DATASET
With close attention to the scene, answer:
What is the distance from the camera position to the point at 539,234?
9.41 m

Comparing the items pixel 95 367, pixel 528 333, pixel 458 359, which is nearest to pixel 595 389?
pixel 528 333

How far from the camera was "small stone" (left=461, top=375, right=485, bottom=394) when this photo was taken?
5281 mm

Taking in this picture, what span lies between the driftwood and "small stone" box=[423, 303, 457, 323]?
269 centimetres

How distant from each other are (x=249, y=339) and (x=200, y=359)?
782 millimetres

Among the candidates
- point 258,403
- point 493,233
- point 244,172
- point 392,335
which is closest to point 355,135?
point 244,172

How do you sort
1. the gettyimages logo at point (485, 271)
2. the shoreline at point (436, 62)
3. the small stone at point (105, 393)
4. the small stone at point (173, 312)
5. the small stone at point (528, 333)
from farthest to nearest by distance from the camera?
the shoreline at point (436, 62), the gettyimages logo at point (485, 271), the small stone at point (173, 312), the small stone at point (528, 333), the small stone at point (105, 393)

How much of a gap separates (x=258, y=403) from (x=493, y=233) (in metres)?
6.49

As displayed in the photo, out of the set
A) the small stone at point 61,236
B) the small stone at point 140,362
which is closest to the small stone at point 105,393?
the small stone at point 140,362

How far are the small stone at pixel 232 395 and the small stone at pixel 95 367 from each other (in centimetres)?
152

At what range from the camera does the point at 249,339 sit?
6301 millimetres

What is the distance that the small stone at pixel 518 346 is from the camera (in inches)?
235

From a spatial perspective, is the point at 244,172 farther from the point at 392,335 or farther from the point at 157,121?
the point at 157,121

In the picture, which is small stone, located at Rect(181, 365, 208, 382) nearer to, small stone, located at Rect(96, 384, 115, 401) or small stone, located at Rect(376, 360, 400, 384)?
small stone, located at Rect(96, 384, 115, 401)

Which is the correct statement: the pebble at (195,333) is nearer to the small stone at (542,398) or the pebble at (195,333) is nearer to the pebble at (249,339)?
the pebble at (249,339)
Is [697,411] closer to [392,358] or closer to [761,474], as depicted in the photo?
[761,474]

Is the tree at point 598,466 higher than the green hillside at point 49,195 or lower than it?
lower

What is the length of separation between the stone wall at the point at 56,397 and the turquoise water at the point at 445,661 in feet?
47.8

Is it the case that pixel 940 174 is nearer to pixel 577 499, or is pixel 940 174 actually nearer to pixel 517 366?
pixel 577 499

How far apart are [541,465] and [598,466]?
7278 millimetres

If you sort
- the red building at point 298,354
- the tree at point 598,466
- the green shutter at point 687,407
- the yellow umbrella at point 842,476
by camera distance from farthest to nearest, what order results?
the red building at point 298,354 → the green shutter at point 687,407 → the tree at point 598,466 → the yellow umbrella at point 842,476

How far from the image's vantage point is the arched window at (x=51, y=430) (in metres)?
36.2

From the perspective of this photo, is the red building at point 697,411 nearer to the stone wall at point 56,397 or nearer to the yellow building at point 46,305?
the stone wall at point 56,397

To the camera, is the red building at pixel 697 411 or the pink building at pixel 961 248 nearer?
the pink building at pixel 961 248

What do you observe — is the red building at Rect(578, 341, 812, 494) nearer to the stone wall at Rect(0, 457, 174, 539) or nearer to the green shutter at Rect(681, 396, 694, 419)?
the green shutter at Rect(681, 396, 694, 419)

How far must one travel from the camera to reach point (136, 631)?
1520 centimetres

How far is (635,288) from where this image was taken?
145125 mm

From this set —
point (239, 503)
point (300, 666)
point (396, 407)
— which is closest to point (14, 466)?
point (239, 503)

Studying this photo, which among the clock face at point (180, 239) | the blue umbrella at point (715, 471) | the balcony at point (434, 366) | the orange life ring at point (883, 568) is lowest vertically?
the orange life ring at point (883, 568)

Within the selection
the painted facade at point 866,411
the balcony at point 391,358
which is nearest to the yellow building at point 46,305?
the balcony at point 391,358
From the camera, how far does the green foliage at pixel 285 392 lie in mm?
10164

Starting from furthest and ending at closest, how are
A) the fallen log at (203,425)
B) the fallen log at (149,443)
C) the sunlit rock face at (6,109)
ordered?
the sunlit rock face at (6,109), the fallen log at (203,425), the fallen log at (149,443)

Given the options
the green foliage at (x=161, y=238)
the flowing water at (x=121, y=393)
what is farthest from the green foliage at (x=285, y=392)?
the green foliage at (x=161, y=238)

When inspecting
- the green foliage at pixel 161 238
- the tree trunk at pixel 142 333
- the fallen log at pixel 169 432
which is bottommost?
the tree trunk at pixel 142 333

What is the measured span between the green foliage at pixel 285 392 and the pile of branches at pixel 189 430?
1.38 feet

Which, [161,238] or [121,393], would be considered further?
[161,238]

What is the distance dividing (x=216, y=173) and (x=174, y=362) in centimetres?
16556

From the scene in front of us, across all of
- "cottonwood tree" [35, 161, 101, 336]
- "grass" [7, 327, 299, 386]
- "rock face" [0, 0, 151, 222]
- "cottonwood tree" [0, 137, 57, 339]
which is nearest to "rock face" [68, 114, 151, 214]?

AIM
The entries above must be returned exactly.

RESPONSE TO THIS TASK
With close attention to the scene, answer:
What is the distance from the camera position to the point at 539,234?
9.41 m

Comparing the items pixel 95 367, pixel 528 333, pixel 458 359, which is nearest to pixel 595 389?
pixel 528 333

How far from the camera was "small stone" (left=461, top=375, right=485, bottom=394) when this photo was taken?
5281 mm

Taking in this picture, what span lies between the driftwood and "small stone" box=[423, 303, 457, 323]?
269 centimetres

How distant from each other are (x=249, y=339) and (x=200, y=359)?
782 millimetres

Among the candidates
- point 258,403
- point 493,233
- point 244,172
- point 392,335
which is closest to point 355,135?
point 244,172

How do you sort
1. the gettyimages logo at point (485, 271)
2. the shoreline at point (436, 62)
3. the small stone at point (105, 393)
4. the small stone at point (173, 312)
5. the small stone at point (528, 333)
from farthest to nearest by distance from the camera?
the shoreline at point (436, 62), the gettyimages logo at point (485, 271), the small stone at point (173, 312), the small stone at point (528, 333), the small stone at point (105, 393)

How much of a gap separates (x=258, y=403) from (x=493, y=233) (in metres)?
6.49

As displayed in the photo, out of the set
A) the small stone at point 61,236
B) the small stone at point 140,362
which is closest to the small stone at point 105,393?
the small stone at point 140,362

How far are the small stone at pixel 232 395 and the small stone at pixel 95 367 from each other (in centimetres)?
152

At what range from the camera does the point at 249,339 sit?
6301 millimetres

What is the distance that the small stone at pixel 518 346 is from the camera (in inches)?
235

From a spatial perspective, is the point at 244,172 farther from the point at 392,335 or farther from the point at 157,121?
the point at 157,121

In the picture, which is small stone, located at Rect(181, 365, 208, 382) nearer to, small stone, located at Rect(96, 384, 115, 401) or small stone, located at Rect(376, 360, 400, 384)?
small stone, located at Rect(96, 384, 115, 401)

Which is the correct statement: the pebble at (195,333) is nearer to the small stone at (542,398) or the pebble at (195,333) is nearer to the pebble at (249,339)?
the pebble at (249,339)
Is [697,411] closer to [392,358] or closer to [761,474], as depicted in the photo?
[761,474]

Is the tree at point 598,466 higher than the green hillside at point 49,195 or lower than it?
lower

What is the length of separation between the stone wall at the point at 56,397 and the turquoise water at the point at 445,661 in feet?
47.8

Is it the case that pixel 940 174 is nearer to pixel 577 499, or is pixel 940 174 actually nearer to pixel 517 366?
pixel 577 499

How far apart are [541,465] and [598,466]?
7278 millimetres

If you sort
- the red building at point 298,354
- the tree at point 598,466
- the green shutter at point 687,407
- the yellow umbrella at point 842,476
by camera distance from farthest to nearest, what order results?
the red building at point 298,354 → the green shutter at point 687,407 → the tree at point 598,466 → the yellow umbrella at point 842,476

How far from the image's vantage point is the arched window at (x=51, y=430) (in metres)?
36.2

From the perspective of this photo, is the red building at point 697,411 nearer to the stone wall at point 56,397 or nearer to the yellow building at point 46,305?
the stone wall at point 56,397

To the camera, is the red building at pixel 697 411 or the pink building at pixel 961 248 nearer?
the pink building at pixel 961 248

What do you observe — is the red building at Rect(578, 341, 812, 494) nearer to the stone wall at Rect(0, 457, 174, 539) or nearer to the green shutter at Rect(681, 396, 694, 419)?
the green shutter at Rect(681, 396, 694, 419)

How far must one travel from the camera to reach point (136, 631)?
1520 centimetres

How far is (635,288) from where this image was taken?
145125 mm

From this set —
point (239, 503)
point (300, 666)
point (396, 407)
— which is closest to point (14, 466)?
point (239, 503)

Studying this photo, which among the clock face at point (180, 239) | the blue umbrella at point (715, 471) | the balcony at point (434, 366) | the orange life ring at point (883, 568) is lowest vertically?
the orange life ring at point (883, 568)

Within the selection
the painted facade at point 866,411
the balcony at point 391,358
which is nearest to the yellow building at point 46,305?
the balcony at point 391,358
From the camera, how far does the green foliage at pixel 285 392 lie in mm?
10164

Starting from furthest and ending at closest, how are
A) the fallen log at (203,425)
B) the fallen log at (149,443)
C) the sunlit rock face at (6,109)
ordered?
the sunlit rock face at (6,109), the fallen log at (203,425), the fallen log at (149,443)

Given the options
the green foliage at (x=161, y=238)
the flowing water at (x=121, y=393)
what is farthest from the green foliage at (x=285, y=392)?
the green foliage at (x=161, y=238)

When inspecting
- the green foliage at pixel 161 238
- the tree trunk at pixel 142 333
- the fallen log at pixel 169 432
which is bottommost?
the tree trunk at pixel 142 333

What is the measured span between the green foliage at pixel 285 392 and the pile of branches at pixel 189 430?
1.38 feet

Which, [161,238] or [121,393], would be considered further?
[161,238]

What is the distance dividing (x=216, y=173) and (x=174, y=362) in centimetres?
16556

From the scene in front of us, across all of
- "cottonwood tree" [35, 161, 101, 336]
- "grass" [7, 327, 299, 386]
- "rock face" [0, 0, 151, 222]
- "cottonwood tree" [0, 137, 57, 339]
which is nearest to "rock face" [68, 114, 151, 214]?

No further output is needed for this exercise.